One night, when she was very small, she peeked out of the window of the small cottage and saw them talking.
“Anton, she needs her father.” Eloise mutters, trying not to let Celine hear. All too often the adults would try and talk away from her, but she’d still listen in when she could. Her father sighs.
“I know Eloise, but she looks so much like her. Nicolette is gone, and I have Celine, whom I love with all of my heart and soul. Some days I can barely breathe because of how much they are alike.” He sags onto the low wall surrounding the porch of Eloise and Michel’s home. “There are days I can’t bear to be apart from her, and others I’d run for the hills if I could.” Eloise sighs,
“Michel and I know this, and we are happy for her to stay here with us, you know that. But she still needs you.” She studies him as he refuses to look at her, “Enough, come and eat with us, then return to the château if that is what you wish. It’s her birthday, you can’t just not be here tonight.”

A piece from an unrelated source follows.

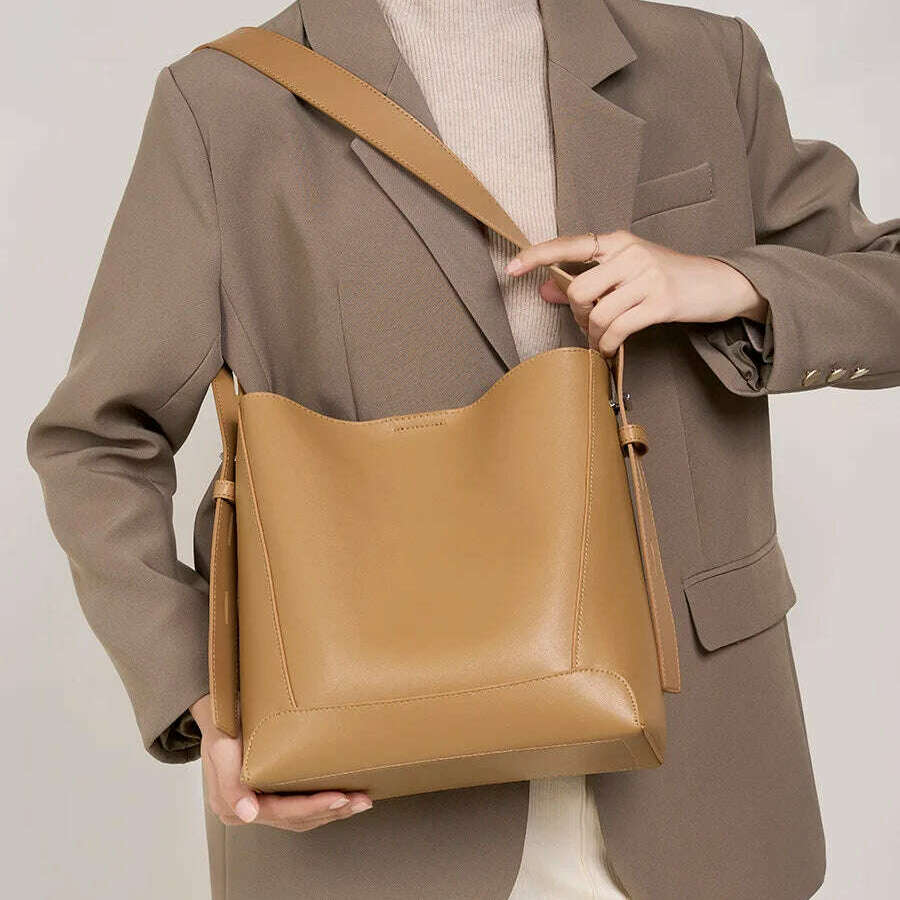 Minimalist Brown Leather Bucket Bag - Sleek and Structured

She turns and leaves him on the porch, heading back into the warmth of the kitchen. Celine drops from the window and runs to her aunt, grinning. Eloise picks her up, resting her on her hip. Celine had a pretty cardboard hat with a number five on. She takes her to the lounge where her uncle is putting on the record player. The soft crackling from the gramophone playing ‘À bicyclette’ by Bourvil. He holds out his hands to her,
“Come on, Celine. Dance with your uncle.” She nods and wriggles out of her aunt’s grip to go to him; he gets her feet balanced on his and starts swaying around in circles with her. She grins and giggles up at him, hoping her father would be here this time. He’d missed so many events this year. She hears his footsteps in the kitchen and drops her uncle’s hands to run for him, she wraps her pudgy arms around his legs, apparently startling him,
“Papa, you came!” Celine beams up at him, he smirks down at her and nods,
“Yes, my darling girl. I wouldn’t have missed this.” It takes a few minutes for his smile to reach his eyes.